News Release

Harvard chemist wins national award for molecular mimics

Grant and Award Announcement

American Chemical Society

Matthew D. Shair of Cambridge, Mass., will be honored August 20 by the world's largest scientific society for emulating in the laboratory how nature makes molecules to learn how humans and other organisms function. He will receive the 2002 Arthur C. Cope Young Scholar Award from the American Chemical Society at its national meeting in Boston.

"It turns out that nature is much better at making many molecules than we are," said Shair, an organic chemist who at age 34 is a tenured professor at Harvard University. "So if we can understand how nature plugs together simple compounds into very complex molecules, we may be able to make them ourselves in the laboratory."

For Shair, however, it's not just the end that fascinates but the means as well. "Nature really uses a very small number of reactions to make a very wide diversity of molecules," he said. Learning the intricate pathways that lead from starting materials to products helps his research team harness the knowledge to build new molecules, he explained, ones that rival the complexity and diversity found so exquisitely in nature.

"We can then screen (those molecules) in cells for the ability to perturb biological activity," said Shair. "It's a powerful way to study how nature works."

One study technique members of his group use "is almost like a movie," he said. They can attach a natural protein in a cell to a fluorescent "tag" and then "sprinkle in our molecule and ask, 'Did it perturb cellular processes in some way?'"

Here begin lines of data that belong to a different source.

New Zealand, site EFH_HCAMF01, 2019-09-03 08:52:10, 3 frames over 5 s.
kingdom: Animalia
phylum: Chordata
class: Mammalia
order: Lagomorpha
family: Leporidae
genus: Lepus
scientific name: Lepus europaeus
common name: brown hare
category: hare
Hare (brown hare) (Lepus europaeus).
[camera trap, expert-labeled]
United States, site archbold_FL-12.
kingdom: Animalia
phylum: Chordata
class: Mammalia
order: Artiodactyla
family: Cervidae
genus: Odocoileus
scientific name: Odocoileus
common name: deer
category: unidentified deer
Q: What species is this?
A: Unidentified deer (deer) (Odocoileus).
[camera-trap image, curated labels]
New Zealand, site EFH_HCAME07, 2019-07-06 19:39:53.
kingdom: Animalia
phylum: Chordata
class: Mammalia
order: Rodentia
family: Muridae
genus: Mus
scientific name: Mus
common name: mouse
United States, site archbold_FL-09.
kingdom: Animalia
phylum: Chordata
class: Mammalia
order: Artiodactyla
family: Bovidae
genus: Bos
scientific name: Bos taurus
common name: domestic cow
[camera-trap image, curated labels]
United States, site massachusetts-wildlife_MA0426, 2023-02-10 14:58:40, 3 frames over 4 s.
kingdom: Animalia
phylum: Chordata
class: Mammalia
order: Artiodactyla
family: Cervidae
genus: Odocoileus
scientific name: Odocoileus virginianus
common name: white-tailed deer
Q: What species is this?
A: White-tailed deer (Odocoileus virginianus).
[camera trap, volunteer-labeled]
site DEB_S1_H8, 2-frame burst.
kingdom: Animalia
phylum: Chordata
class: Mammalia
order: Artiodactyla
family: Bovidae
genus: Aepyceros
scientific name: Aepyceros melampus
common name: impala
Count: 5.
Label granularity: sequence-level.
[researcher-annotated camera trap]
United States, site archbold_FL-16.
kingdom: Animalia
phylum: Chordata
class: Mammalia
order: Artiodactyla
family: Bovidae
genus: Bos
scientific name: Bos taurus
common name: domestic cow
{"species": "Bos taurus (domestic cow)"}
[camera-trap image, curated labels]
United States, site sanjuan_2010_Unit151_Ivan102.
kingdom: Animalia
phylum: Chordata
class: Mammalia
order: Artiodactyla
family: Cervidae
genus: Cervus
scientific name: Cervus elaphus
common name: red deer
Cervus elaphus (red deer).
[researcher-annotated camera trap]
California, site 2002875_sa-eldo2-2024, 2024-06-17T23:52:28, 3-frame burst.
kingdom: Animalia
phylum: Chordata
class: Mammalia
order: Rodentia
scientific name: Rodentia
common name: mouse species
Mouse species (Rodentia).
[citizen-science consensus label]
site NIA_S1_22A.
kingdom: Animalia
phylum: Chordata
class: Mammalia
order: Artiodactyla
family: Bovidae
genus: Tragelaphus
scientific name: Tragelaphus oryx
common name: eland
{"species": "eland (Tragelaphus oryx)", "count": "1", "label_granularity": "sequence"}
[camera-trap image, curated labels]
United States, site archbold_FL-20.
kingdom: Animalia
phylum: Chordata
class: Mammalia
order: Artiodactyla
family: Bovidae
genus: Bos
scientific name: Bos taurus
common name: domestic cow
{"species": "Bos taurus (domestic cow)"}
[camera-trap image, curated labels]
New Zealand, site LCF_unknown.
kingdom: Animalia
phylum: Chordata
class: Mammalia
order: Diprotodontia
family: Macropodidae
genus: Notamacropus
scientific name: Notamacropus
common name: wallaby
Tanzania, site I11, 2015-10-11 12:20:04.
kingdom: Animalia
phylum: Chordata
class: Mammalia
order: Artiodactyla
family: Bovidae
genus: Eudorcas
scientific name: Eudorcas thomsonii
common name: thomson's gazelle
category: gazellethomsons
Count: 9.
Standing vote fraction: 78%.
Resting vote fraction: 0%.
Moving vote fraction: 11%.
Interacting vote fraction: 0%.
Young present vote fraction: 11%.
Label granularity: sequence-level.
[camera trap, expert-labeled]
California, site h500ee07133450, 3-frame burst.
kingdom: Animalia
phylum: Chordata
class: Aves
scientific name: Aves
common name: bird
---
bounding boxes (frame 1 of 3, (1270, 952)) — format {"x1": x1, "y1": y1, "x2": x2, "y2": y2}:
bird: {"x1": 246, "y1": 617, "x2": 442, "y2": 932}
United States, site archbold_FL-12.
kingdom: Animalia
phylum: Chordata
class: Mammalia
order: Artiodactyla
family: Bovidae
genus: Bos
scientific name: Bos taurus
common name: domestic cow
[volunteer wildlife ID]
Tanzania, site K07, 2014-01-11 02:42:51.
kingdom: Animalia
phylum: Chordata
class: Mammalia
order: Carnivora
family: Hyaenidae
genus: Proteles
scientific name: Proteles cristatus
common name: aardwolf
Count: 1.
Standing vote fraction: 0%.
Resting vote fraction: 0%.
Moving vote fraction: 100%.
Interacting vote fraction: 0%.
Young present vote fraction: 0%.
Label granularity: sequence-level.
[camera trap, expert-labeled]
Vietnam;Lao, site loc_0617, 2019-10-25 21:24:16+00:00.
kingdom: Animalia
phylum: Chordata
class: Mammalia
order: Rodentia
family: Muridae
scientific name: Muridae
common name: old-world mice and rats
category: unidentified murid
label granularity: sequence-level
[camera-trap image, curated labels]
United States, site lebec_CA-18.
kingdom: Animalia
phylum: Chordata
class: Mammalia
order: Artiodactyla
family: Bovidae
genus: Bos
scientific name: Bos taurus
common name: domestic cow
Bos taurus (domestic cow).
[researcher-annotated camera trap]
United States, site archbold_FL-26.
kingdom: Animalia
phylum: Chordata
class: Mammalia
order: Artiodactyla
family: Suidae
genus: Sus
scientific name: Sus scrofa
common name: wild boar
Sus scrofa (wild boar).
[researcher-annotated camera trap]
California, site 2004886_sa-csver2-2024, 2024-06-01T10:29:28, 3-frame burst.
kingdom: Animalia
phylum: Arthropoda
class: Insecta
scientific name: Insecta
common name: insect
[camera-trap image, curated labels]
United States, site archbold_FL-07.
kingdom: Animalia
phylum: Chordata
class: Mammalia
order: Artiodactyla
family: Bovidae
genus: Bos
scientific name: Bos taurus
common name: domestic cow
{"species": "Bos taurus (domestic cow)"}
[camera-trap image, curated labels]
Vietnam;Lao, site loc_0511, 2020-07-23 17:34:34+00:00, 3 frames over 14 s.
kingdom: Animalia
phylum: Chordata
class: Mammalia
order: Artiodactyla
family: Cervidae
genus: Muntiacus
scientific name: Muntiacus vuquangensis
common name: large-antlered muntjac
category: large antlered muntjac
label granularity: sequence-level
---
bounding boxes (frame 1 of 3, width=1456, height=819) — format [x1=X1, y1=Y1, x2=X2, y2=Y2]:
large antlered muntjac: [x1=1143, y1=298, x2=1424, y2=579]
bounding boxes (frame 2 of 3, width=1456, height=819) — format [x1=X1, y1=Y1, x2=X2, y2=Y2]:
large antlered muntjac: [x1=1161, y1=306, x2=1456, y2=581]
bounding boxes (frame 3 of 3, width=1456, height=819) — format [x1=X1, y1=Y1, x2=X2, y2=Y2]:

Of particular interest is protein trafficking, he said -- the process by which the mechanics of a cell transport a protein from one spot to another, from where it was made to where it exerts its action, for example.

Shair said he's been interested in science as far back as he can remember. "I've always been very curious about how the world works," he explained. "When I came across chemistry, I found the shapes of molecules, their geometry, really intrigued me."

The organic chemist received his undergraduate degree from the University of Rochester in 1990 and his Ph.D. from Columbia University in 1995. He is a member of the ACS division of organic chemistry.

The ACS Board of Directors established the Arthur C. Cope Scholar Award in 1984 to recognize and encourage excellence among organic chemists including Young Scholars, those under age 36. Cope himself was a celebrated organic chemist and former chairman of ACS. The award consists of a $5,000 prize as well as an unrestricted research grant of $40,000.